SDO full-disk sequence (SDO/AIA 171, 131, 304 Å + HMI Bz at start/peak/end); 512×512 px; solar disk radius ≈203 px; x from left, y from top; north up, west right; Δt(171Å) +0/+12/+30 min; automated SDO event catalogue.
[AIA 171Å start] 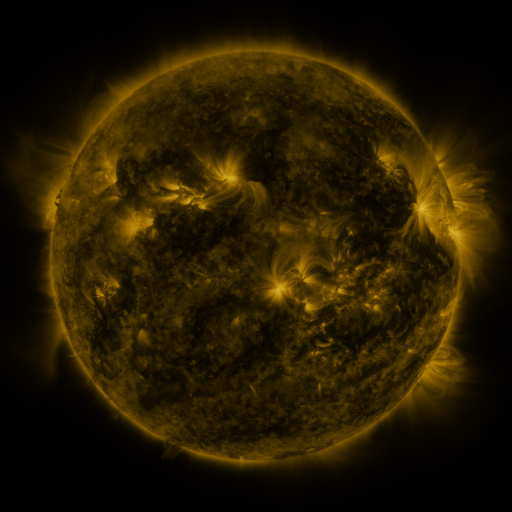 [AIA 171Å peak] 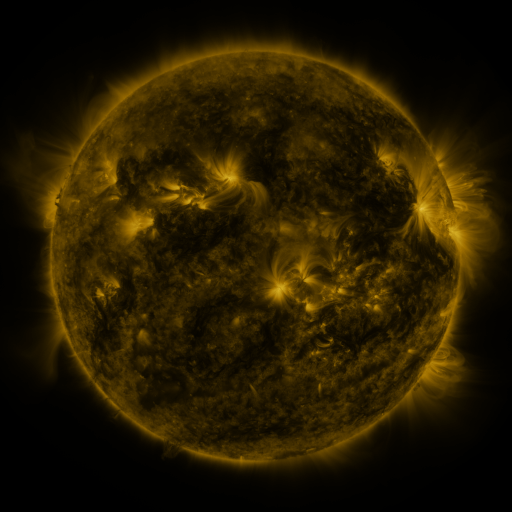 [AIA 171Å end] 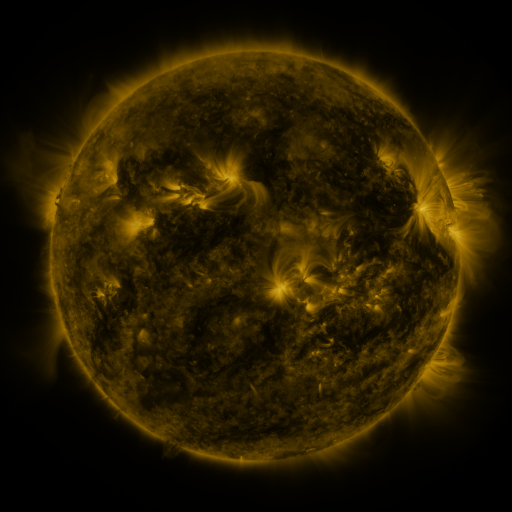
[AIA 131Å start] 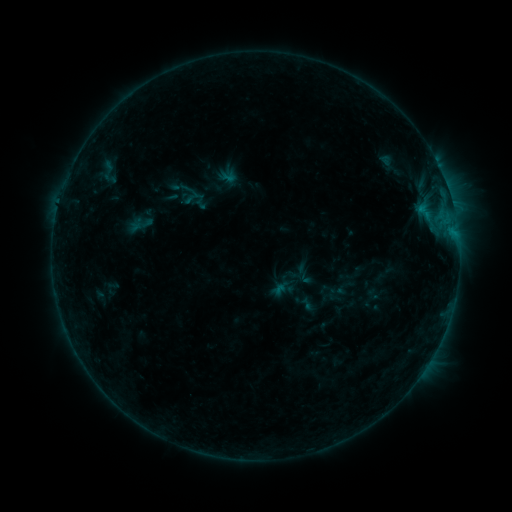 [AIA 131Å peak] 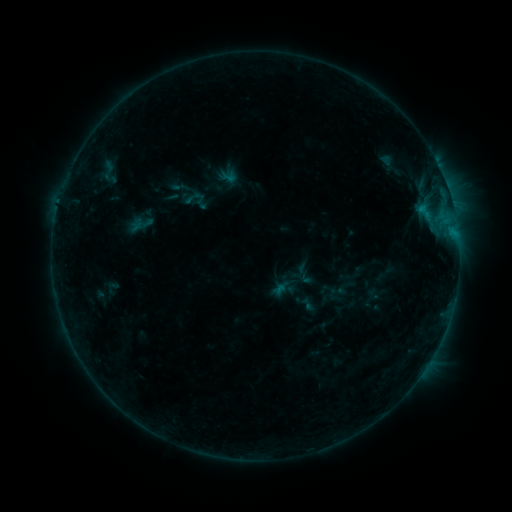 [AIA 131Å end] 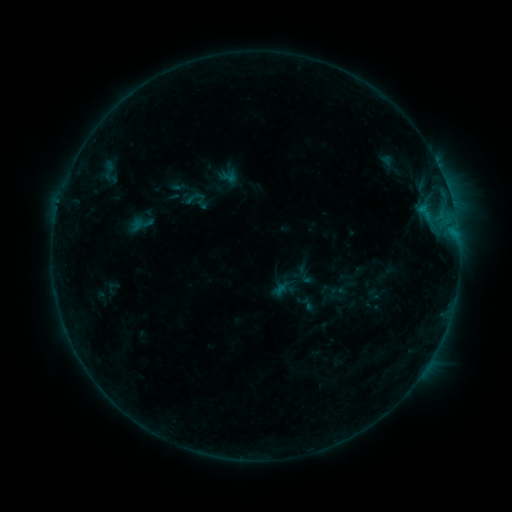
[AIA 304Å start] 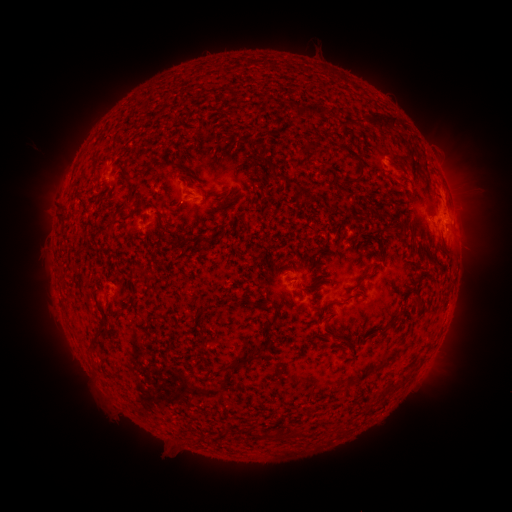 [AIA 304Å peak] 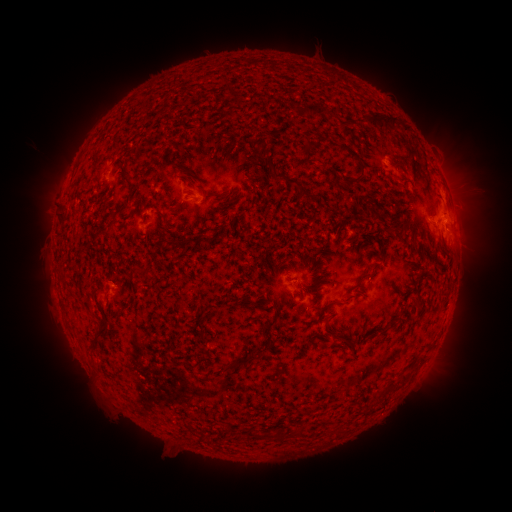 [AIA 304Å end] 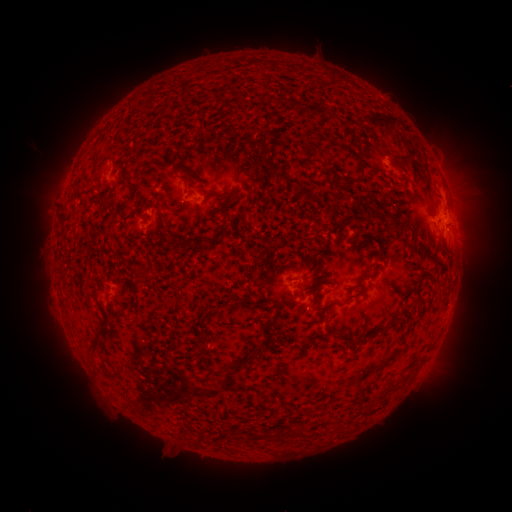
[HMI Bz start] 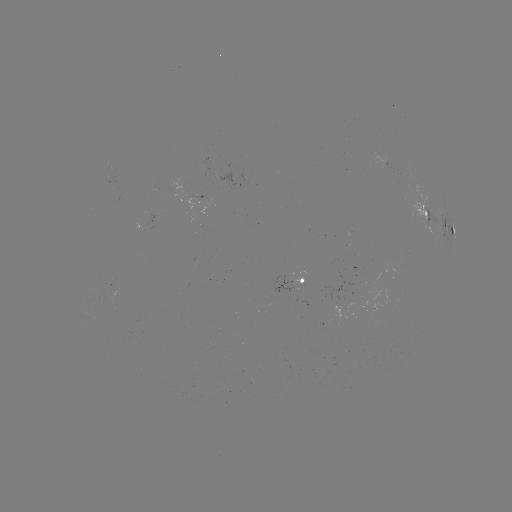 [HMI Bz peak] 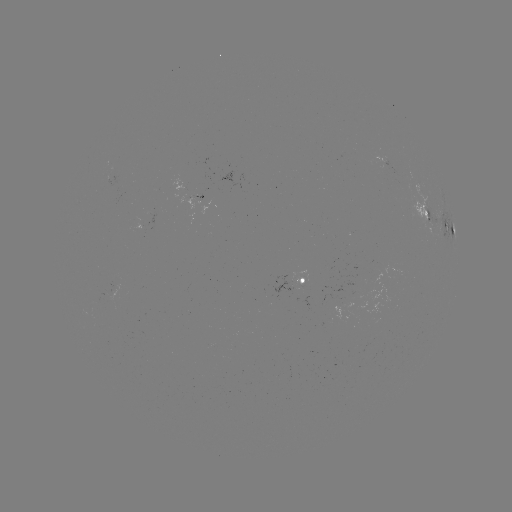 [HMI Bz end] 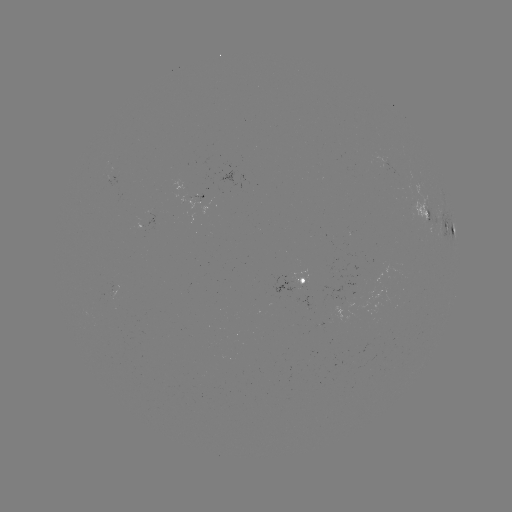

no flare in any classed list; no EUV-trigger detection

■ TASK DETAILS
Determine how many lines of the records above contain the word "right", with case counting. Reply with the number alone.

■ COMPLETED EXERCISE
1